**INSTRUCTION**
Copy the stretch of the records from the line containing "Which can be" through the end of the records, reproducing each line without change.

## BEGIN SUPPLIED DATA

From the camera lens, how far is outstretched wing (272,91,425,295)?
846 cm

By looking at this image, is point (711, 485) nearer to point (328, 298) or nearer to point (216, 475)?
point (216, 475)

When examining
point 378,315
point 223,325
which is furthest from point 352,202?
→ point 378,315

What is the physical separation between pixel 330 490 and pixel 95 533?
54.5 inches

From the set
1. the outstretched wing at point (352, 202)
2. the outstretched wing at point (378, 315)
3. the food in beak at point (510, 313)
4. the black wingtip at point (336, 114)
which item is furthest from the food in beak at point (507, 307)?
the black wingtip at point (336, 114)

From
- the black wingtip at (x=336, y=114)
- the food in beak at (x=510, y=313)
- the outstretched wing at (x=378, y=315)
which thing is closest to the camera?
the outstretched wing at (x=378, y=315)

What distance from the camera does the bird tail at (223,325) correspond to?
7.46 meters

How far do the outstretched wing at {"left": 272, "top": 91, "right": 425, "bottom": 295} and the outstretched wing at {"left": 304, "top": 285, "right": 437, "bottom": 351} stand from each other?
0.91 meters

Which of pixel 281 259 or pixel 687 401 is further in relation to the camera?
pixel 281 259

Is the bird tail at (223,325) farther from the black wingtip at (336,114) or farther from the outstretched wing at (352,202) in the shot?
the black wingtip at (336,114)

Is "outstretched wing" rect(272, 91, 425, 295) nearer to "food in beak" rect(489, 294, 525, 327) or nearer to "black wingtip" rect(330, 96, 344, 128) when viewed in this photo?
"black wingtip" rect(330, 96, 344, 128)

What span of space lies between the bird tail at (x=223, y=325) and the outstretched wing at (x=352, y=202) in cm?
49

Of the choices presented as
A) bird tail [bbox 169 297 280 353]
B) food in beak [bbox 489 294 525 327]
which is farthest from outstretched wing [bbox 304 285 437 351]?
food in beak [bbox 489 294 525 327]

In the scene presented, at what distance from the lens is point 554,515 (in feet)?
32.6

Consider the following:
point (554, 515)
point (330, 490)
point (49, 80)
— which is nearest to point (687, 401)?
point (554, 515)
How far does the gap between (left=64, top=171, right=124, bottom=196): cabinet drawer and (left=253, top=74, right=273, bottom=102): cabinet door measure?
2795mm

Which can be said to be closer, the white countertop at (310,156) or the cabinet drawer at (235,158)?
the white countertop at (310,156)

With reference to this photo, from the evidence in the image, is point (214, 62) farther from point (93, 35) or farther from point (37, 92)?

## END SUPPLIED DATA

**THE RESULT**
Which can be said to be closer, the white countertop at (310,156) or the cabinet drawer at (235,158)?
the white countertop at (310,156)

With reference to this photo, from the evidence in the image, is point (214, 62) farther from point (93, 35) or farther from point (37, 92)?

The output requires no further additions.